People of database 1
[
{
"_id": ObjectId("1"),
"name": "John Doe",
"email": "johndoe@example.com",
"city": "New York"
},
{
"_id": ObjectId("2"),
"name": "Jane Doe",
"email": "janedoe@example.com",
"city": "London"
},
{
"_id": ObjectId("3"),
"name": "Jim Doe",
"email": "jimdoe@example.com",
"city": "Stockholm"
}
]
People of database 2
[
{
"_id": ObjectId("1"),
"name": "John Doe",
"email": "johndoe@example.com",
},
{
"_id": ObjectId("2"),
"name": "Jane Doe",
"email": "janedoe2@example.com",
},
{
"_id": ObjectId("4"),
"name": "July Doe",
"email": "julydoe@example.com",
}
]
Result
- Id will be used to uniquely identify each row across the databases.
- Name and email will be compared to see if a row needs updating or not.

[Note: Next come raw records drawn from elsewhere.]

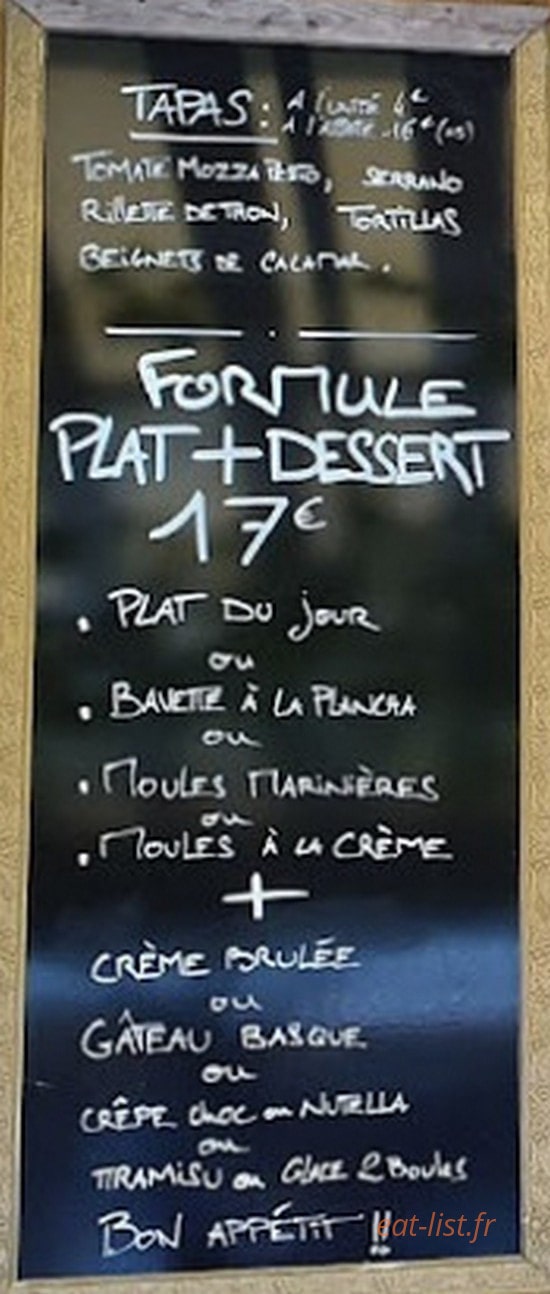 Atlantic café — carte page 1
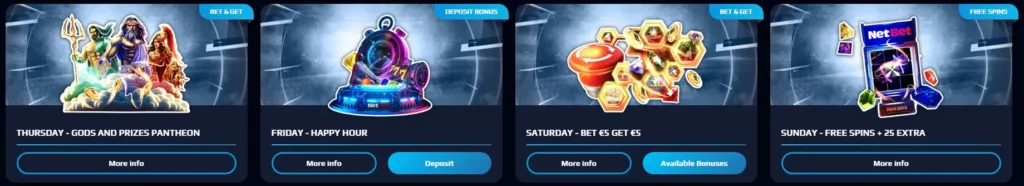i migliori bonus di NetBet casino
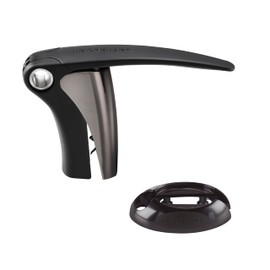 Le Creuset Compact Wine Opener, Black Nickel, with Foilcutter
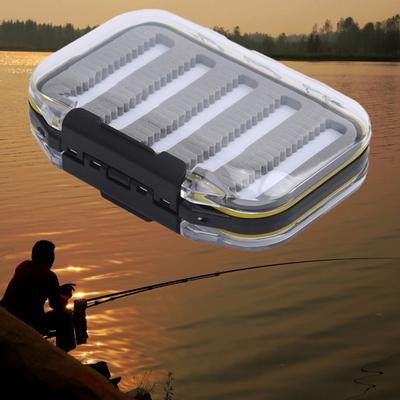 Fishing Box Lightweight Pocket Size Practical Double-sides Tackle Box for Salt Water Flies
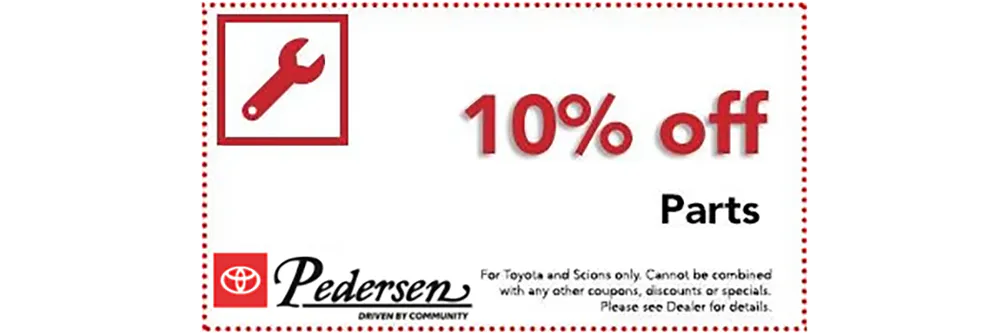 10% Off Parts | Pedersen Toyota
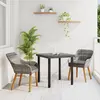 Image de vidaXL Ensemble de salle à manger pour jardin 3 pcs Gris polyrotin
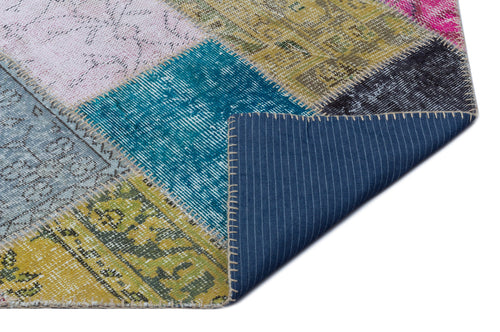 Iskece Bej Patchwork Yün El Dokuma Halısı 160 x 230 Apex Unique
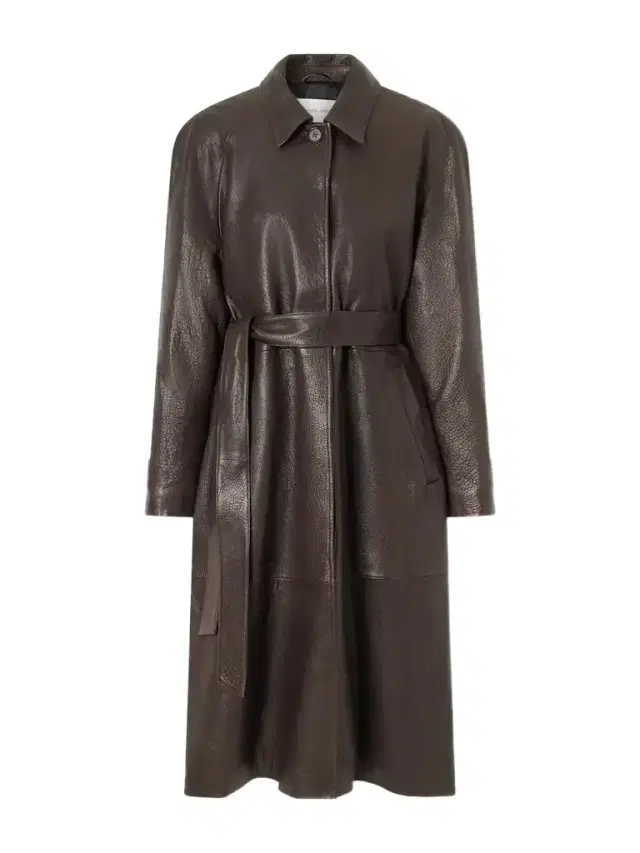 Magda Butrym Belted Leather Trench Coat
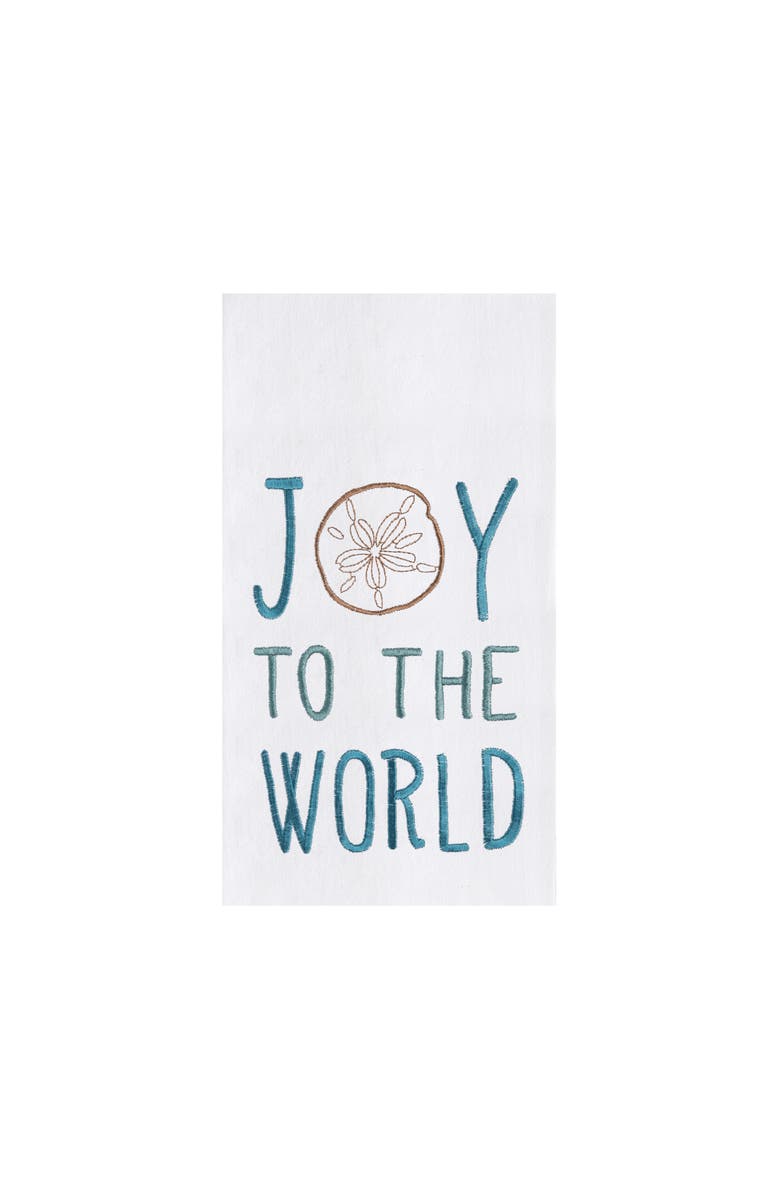 C&F Home Joy To The World Towel, Main, color, Blue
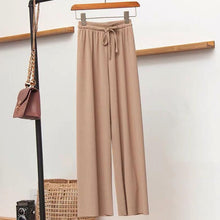 Load image into Gallery viewer, Ice Silk Wide Leg Women&#39;s Pants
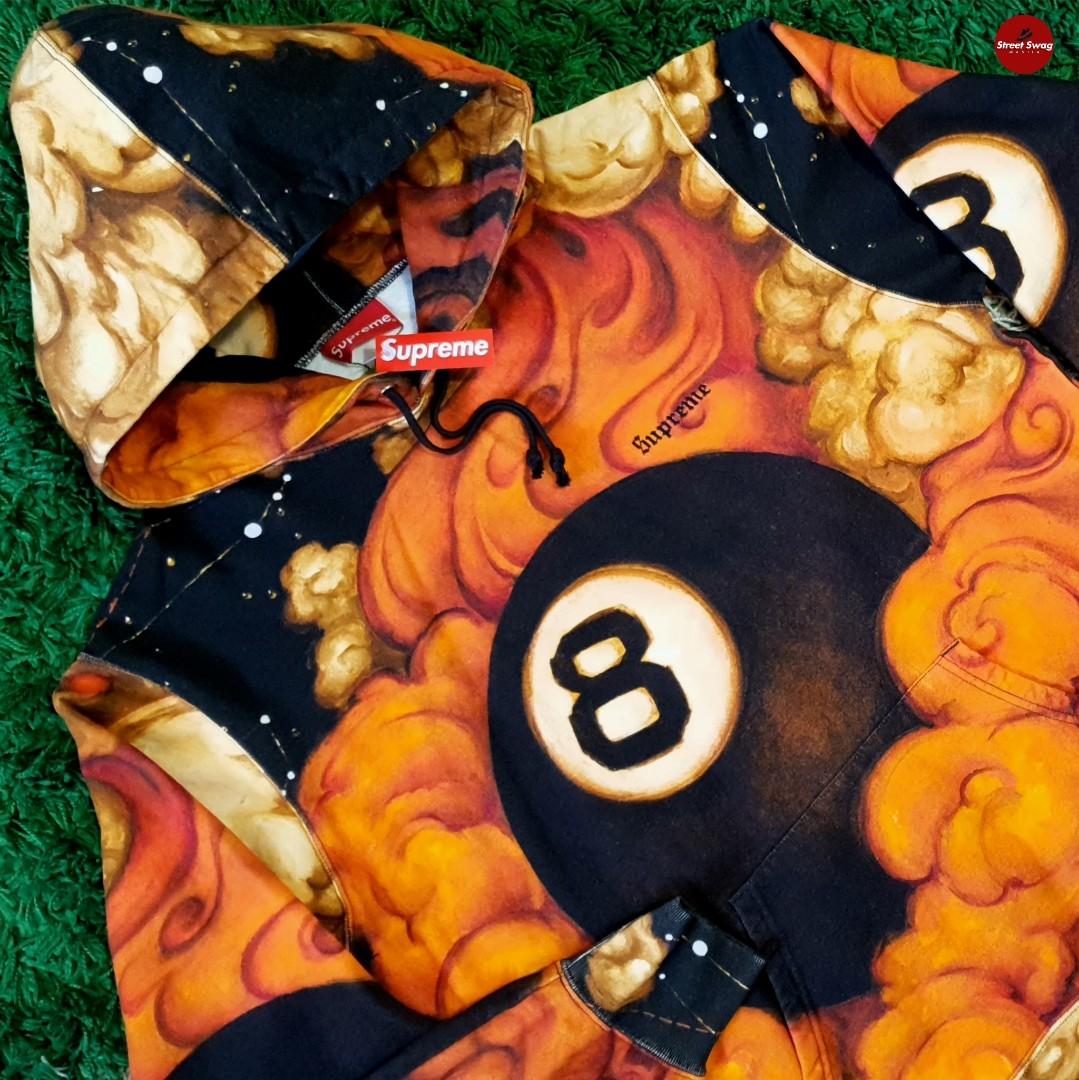 Supreme 8 hotsell ball hoodie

- All rows in in database 1 not present in database 2 will be created.
- All rows in database 2 not present in database 1 will be deleted.
- City will be ignored as it has been excluded from the source by projection.
People of database 2 after sync
[
{
"_id": ObjectId("1"),
"name": "John Doe",
"email": "johndoe@example.com",
},
{
"_id": ObjectId("2"),
"name": "Jane Doe",
"email": "janedoe@example.com",
},
{
"_id": ObjectId("3"),
"name": "Jim Doe",
"email": "jimdoe@example.com",
}
]
- Jane Doe's email was updated.
- Jim Doe was created
- July Doe was dropped
Configuration
sources:
- name: database_1
type: Mongodb
connection:
settings:
connection_string: "mongodb://admin:password@localhost:1234"
database: "database-1"
- name: database_2
type: Mongodb
connection:
settings:
host: "localhost"
port: "1234"
username: "admin"
password: "password"
database: "database-2"
sync:
- source: database_1
sourceConfig:
collection: "people"
projection:
_id: 1
name: 1
email: 1
unique_fields: ["_id"]
destination: database_2
destinationConfig:
collection: "people"
unique_fields: ["_id"]
comparisonColumns: [
{
"name": "_id",
"type": "Utf8",
"unique": True
},
{
"name": "name",
"type": "Utf8",
},
{
"name": "email",
"type": "Utf8",
},
]
# These transformers makes sure that the database is being sent ObjectIds's of the _id field values instead of the string representations being used in beetl.
insertionTransformers:
- transformer: strings.to_object_id
config:
inField: _id
deletionTransformers:
- transformer: strings.to_object_id
config:
inField: _id
links:
Diff settings
Configure the diff config as following.
sync:
- name: test
source: srcname
destination: dstname
sourceConfig: {}
destinationConfig: {}
diff:
destination:
# type: string
# Identifies the type of diff destination to use
type: Mongodb
# name: string
# Points to a destination defined in the sources section by name
name: diffsourcename
# config: dict
# The destination type specific configuration
config:
# collection: string
# The collection to use in the mongodb database
collection: diffcollectionname
The collection will be created automatically if it doesn't already exist.